The order was issued Monday by U.S. District Judge Colleen Kollar-Kotelly, a former chief judge of a top-secret surveillance court who also authorized the National Security Agency to collect the phone call records of millions of Americans.
Kim is fighting charges that he illegally disclosed national defense information to Fox News correspondent James Rosen, who wrote an article about the North Korean nuclear program in 2009.
Federal prosecutors and Kim’s attorney, Abbe D. Lowell, are engaged in pretrial battles over which pieces of classified information are relevant and admissible at the trial, scheduled for April.

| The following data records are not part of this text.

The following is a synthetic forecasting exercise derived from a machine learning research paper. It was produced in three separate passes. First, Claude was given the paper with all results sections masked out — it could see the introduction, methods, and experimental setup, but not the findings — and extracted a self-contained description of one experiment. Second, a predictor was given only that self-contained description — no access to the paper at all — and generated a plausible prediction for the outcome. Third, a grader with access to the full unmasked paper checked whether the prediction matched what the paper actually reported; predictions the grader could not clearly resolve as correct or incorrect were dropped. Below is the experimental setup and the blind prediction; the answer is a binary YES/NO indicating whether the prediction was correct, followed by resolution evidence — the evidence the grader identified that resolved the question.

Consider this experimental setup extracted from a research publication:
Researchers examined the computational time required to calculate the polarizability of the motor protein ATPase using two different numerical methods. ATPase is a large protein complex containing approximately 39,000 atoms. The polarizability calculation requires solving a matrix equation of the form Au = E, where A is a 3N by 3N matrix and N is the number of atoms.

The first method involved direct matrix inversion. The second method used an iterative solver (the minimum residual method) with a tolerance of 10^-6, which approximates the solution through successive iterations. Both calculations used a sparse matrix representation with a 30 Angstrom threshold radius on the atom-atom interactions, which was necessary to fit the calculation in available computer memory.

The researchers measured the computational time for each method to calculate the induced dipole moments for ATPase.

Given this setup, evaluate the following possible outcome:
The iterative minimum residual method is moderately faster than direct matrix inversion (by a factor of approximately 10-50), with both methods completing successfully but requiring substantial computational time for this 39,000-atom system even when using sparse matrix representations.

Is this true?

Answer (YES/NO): NO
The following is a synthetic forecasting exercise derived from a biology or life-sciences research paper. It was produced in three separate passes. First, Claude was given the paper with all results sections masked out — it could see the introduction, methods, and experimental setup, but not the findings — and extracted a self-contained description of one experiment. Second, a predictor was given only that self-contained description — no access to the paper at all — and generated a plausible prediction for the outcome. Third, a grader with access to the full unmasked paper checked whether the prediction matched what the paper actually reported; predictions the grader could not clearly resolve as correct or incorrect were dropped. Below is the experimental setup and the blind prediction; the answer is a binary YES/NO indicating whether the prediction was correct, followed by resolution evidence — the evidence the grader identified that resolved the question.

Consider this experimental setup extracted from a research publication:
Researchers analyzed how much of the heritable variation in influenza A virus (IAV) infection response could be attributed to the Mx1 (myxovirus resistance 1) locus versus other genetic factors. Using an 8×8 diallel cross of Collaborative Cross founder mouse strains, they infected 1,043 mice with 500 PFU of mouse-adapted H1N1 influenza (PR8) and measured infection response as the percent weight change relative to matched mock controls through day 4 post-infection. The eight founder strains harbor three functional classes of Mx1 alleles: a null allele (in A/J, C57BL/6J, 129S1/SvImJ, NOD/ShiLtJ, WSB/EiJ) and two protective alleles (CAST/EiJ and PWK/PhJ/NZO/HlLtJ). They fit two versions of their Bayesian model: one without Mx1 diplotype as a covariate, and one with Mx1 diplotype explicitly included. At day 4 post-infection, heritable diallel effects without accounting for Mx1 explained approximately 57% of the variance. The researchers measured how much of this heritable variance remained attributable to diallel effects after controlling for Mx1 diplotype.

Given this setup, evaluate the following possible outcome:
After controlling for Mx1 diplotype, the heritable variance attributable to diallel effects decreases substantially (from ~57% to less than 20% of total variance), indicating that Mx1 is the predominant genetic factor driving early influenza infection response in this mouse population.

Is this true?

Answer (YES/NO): NO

The statute in question is known as the Classified Information Procedures Act and governs how a defendant can use classified information at trial. A defendant must prove that the information is relevant and helpful to his case. The judge has to balance the defendant’s right to a fair trial and the government’s need to protect classified information.
Lowell said in court papers that the government is not allowed to rely on “secret evidence and secret arguments” when challenging a defendant’s right to use the information.
When the government prosecutes leak cases, it runs the risk of disclosing additional sensitive information. Federal prosecutors said in court filings that the government wants to “avoid divulging privileged information to the defendant, to which he is not otherwise entitled.”
Although the law does not explicitly provide for such “ex parte” briefings, Kollar-Kotelly agreed with the government’s analysis that such proceedings “are not prohibited at this stage by the text of the statute.” The judge noted that her decision applies narrowly to a subset of documents and is not a “blanket statement.”
John Cline, a San Francisco-based lawyer, disagreed with the judge’s interpretation. Cline, who represented then-Vice President Richard B. Cheney’s chief of staff, I. Lewis “Scooter” Libby, at his perjury trial, said this step in the proceedings is intended to be a full-throated adversarial process in which both sides have access to all the material, including government arguments.
Both Cline and MacMahon took issue with the government’s assertion of a classified-information privilege in a criminal case.
Defense attorney David H. Laufman, a former national security prosecutor, said that both parties had made valid arguments. But he said that Kollar-Kotelly’s narrowly tailored opinion probably would be upheld on appeal, particularly because it does not open a “broad new avenue the government can travel down in every case.”